* [本文抜粋]:
________________

日没まであと少し、という夕暮れのカイロの町は、今日はちょっと様子がおかしい。 

いつもはあんなにごった返している道から、人の姿がほとりと消えた。いつもは店の主人と客が 店先でおしゃべりしているのに、その店もシャッターを降ろしている。 ついさっきまでけたたましく飛びかっていた車のクラクションの洪水も、ぴたりとやんだ。 道ばたで籠を並べて、ネギや白菜を積み上げていた物売りも、どこぞへいなくなった。 夕暮れの風に野菜は吹きさらしになったまま。が、盗んでいこうとする者の姿すらない。 

まるで、嵐が来る直前の町のように。
百年前に廃墟になった遺跡のように。
ひっそりと息をひそめて、 町じゅうがあるひとつの「声」を待っている。  

やがて、この日最後の太陽が、日干し煉瓦の黄色い町並みを、肌色がかった朱の色に染めて、ゆっくりと沈んでゆく。 ひこうき雲がついっと一本、金色の爪あとを残して空をひっかく。風がかからと音をたてて、ナイル岸の高木の葉をゆらす。

________________

* [資料]:
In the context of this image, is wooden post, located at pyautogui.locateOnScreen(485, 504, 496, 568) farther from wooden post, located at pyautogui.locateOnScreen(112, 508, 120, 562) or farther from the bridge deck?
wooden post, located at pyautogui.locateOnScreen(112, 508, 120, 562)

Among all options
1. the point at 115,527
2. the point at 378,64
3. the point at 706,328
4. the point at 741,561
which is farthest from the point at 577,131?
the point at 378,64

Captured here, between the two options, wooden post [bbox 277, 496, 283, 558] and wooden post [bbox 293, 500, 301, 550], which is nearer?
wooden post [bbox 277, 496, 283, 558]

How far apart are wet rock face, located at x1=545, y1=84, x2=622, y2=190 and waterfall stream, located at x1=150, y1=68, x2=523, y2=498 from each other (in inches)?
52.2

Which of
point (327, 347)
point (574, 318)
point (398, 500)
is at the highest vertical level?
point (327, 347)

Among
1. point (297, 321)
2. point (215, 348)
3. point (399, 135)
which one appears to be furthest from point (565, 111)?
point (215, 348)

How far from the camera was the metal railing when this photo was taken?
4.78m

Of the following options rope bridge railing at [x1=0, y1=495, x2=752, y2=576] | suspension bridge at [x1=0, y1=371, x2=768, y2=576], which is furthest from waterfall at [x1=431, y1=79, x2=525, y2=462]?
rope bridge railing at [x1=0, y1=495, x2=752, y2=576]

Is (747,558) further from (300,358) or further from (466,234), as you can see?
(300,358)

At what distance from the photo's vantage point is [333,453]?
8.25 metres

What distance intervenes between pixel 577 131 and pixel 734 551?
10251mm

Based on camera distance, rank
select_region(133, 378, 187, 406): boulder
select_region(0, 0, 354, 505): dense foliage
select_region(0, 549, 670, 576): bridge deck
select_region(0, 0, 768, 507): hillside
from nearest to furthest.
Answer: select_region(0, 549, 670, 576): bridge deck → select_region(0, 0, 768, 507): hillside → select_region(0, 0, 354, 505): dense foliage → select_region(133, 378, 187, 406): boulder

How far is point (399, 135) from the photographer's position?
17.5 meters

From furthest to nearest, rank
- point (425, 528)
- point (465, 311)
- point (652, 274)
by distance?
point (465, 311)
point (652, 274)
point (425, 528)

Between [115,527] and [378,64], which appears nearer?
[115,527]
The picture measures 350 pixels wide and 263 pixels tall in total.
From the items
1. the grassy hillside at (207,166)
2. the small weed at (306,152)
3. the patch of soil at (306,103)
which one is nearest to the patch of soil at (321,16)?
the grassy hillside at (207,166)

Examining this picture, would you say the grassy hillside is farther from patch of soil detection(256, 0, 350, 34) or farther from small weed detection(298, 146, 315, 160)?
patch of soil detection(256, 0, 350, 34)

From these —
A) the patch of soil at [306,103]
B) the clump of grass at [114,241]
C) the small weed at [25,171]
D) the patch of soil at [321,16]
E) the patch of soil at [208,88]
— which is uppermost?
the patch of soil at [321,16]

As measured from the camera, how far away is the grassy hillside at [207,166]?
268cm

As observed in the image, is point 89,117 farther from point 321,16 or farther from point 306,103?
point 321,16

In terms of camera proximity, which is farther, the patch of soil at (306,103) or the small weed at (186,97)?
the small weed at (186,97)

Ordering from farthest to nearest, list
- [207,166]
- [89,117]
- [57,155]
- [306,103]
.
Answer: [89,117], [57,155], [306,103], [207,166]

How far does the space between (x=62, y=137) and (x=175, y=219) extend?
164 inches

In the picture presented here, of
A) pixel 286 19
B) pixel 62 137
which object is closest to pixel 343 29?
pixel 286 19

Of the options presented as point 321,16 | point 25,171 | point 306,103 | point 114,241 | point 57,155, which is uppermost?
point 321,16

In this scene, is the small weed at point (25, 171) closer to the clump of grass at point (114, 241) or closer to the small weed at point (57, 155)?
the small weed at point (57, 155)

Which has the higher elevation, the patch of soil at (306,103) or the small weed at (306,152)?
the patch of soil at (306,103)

________________

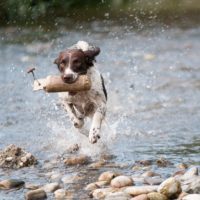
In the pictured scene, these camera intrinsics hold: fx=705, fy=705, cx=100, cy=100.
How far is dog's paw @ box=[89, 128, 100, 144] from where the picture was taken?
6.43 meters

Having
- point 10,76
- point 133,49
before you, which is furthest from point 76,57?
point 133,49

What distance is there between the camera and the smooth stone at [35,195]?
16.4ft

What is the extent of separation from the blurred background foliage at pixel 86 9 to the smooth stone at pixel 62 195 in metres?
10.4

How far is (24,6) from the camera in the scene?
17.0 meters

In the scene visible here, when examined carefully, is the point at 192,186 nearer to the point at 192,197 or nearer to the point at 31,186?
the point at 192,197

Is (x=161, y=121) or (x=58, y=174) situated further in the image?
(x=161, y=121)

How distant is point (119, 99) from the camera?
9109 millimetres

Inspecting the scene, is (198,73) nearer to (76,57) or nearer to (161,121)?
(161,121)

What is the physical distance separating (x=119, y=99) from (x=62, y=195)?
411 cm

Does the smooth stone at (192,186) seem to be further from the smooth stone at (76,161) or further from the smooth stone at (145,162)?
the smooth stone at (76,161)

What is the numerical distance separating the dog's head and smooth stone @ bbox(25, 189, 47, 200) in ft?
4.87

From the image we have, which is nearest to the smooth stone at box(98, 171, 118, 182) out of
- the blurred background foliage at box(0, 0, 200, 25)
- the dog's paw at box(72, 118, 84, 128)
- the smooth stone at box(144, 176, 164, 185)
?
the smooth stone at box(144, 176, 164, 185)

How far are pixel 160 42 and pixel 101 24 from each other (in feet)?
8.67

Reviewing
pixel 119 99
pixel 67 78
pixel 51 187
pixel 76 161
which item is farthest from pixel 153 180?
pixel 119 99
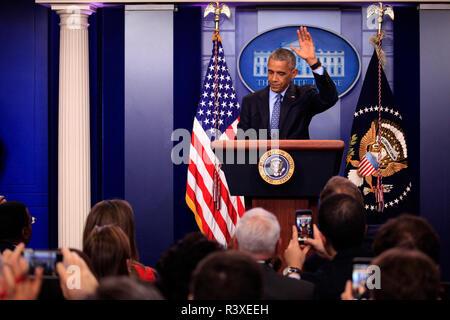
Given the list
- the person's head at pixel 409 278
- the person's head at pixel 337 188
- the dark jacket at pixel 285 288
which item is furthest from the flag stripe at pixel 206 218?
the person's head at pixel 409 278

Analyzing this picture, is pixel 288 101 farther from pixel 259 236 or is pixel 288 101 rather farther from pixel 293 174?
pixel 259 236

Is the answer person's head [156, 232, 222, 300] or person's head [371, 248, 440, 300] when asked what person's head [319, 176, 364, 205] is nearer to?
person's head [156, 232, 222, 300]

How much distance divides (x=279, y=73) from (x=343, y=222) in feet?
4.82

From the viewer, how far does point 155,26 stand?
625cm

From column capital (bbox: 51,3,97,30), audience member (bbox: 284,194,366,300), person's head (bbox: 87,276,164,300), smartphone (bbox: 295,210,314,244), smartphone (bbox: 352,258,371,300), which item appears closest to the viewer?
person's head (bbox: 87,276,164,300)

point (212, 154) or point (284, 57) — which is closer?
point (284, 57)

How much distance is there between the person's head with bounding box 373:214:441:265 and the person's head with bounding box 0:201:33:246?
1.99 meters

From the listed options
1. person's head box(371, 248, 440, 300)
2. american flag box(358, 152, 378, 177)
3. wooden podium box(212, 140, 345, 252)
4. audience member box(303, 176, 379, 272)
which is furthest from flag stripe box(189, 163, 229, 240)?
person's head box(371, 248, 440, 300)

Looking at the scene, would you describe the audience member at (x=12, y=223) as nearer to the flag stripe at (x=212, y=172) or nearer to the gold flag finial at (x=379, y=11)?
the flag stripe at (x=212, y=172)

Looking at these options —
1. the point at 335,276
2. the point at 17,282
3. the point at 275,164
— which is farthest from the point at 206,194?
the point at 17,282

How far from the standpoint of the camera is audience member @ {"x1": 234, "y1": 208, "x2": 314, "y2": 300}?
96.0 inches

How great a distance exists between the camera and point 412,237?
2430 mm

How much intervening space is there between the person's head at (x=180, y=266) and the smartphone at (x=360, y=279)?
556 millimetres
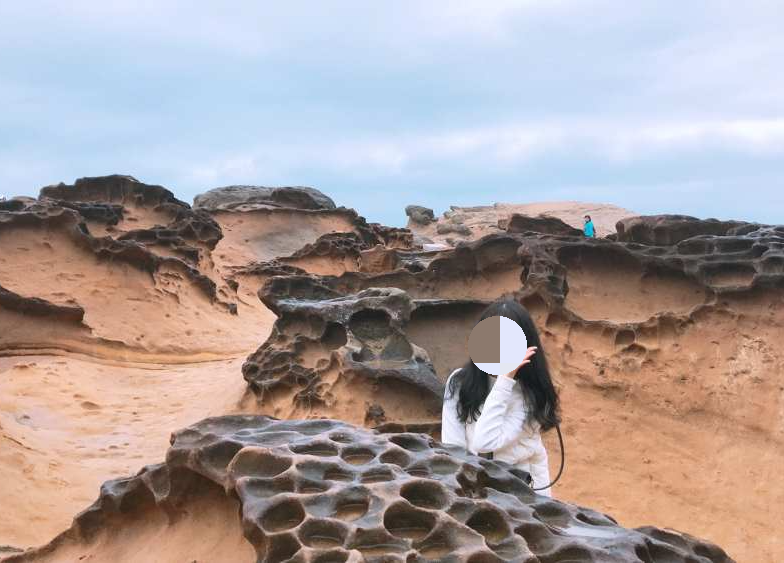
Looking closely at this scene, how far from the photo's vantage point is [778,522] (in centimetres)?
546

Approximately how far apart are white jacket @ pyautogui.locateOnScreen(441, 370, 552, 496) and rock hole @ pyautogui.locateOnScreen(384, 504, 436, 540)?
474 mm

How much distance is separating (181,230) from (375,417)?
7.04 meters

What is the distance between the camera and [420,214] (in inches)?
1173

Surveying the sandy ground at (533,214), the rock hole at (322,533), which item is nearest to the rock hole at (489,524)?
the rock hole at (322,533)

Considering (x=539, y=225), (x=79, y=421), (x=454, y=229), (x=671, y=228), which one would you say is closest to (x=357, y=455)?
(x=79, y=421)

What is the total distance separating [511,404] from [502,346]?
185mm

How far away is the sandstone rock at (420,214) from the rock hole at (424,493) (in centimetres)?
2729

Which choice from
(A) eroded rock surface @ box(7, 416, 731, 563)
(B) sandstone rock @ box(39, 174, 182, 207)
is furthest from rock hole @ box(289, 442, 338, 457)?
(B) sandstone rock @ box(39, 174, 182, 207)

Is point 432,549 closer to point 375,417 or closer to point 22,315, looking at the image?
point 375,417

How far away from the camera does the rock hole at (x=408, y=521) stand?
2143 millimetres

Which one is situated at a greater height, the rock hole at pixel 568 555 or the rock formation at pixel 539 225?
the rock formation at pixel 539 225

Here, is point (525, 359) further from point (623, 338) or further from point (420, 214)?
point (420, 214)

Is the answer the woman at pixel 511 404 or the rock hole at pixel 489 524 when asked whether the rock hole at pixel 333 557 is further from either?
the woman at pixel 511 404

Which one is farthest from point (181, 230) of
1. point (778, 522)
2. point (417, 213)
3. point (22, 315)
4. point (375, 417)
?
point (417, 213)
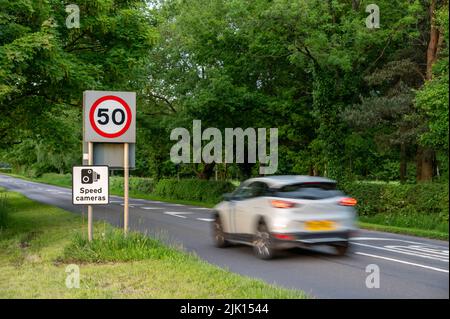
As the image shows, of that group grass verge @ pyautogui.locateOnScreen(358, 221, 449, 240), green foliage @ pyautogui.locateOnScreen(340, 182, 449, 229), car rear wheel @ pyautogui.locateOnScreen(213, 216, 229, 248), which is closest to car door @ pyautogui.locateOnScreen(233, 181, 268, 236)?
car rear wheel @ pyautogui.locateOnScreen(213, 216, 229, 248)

________________

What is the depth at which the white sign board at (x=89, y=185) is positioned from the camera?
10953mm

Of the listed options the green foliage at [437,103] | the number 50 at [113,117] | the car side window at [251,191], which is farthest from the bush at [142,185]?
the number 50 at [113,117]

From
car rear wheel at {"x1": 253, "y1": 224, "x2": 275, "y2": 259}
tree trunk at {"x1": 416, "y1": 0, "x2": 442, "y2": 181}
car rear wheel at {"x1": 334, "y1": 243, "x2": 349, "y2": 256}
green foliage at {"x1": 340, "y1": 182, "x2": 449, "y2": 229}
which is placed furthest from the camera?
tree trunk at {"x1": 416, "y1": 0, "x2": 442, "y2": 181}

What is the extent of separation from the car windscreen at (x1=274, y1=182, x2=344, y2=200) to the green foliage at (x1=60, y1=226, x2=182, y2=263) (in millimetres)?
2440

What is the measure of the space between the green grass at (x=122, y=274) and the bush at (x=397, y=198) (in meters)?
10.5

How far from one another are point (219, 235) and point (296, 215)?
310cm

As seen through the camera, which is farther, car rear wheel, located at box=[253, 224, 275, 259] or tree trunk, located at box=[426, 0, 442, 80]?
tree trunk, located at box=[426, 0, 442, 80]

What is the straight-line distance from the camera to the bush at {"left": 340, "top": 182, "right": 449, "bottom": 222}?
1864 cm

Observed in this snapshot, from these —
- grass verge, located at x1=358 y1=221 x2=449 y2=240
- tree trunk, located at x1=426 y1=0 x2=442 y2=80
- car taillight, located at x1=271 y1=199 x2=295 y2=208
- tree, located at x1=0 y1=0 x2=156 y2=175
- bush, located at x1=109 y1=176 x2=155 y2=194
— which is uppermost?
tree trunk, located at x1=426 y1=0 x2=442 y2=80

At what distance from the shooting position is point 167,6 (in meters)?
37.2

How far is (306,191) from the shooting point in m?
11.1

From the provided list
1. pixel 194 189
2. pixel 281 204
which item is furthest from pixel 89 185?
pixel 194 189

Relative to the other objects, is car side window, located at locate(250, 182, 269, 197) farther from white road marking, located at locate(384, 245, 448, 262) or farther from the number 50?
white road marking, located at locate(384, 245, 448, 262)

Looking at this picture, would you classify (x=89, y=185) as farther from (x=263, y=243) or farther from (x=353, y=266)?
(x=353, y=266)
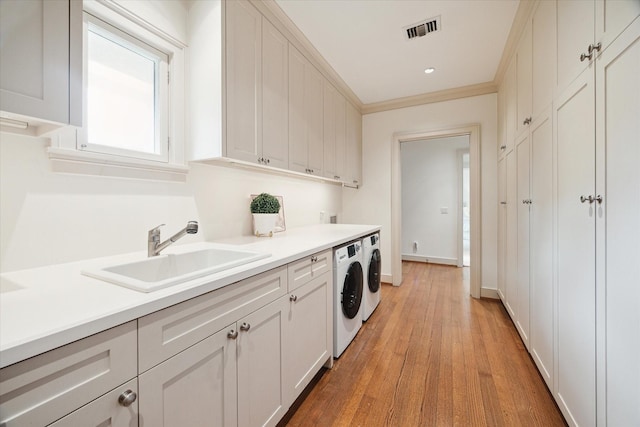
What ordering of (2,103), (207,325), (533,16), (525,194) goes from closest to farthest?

________________

* [指示 A]: 資料の中で「weed」という語を含む行は何行あるか、数だけを答えてください。大文字と小文字は区別します。
* [指示 B]: 夕暮れのカイロの町を描いた本文抜粋を、最後の文のあとから書き継いでください。

* [回答 A]: 8

* [回答 B]:
日没と同時に、その「声」が鳴り響 いた。 

 アッラーフ アクバル
 アッラーフ アクバル
 アッラーは偉大なし

あらゆるモスクから。 
家と家の隙間にある小さな礼拝所から。
街頭のスピーカーから。 
そして、各家庭のテレビから。
街じゅうがひとつの声で満たされる。

礼拝にいざなうその声、「日没のアザーン」を聞いた瞬間、さあ! 人々は今か今かと待ち構えていた食事に向かって、いっせいに突進を始めた。 

普段あれほどうるさくひしめきあっているカイロで、一瞬、静まりかえる瞬間。1999年12月9日、断食月(ラマダーン)の始まりである。 

前回も書いたように、私は「いつかサラディンの物語を書きたい」という思いだけで、会社をやめて、エジプトに移住した。そこで最低1年は暮らし、ムスリム(イスラーム教徒)が1年のうちで体験する、宗教的な行事や祝祭などを一通り、書物からの知識だけではなく、この身体で体験したいと思っていた。中でも、ラマダーンはイスラーム世界では欠かせない重要な行事だ。

 そもそもラマダーンとは何か?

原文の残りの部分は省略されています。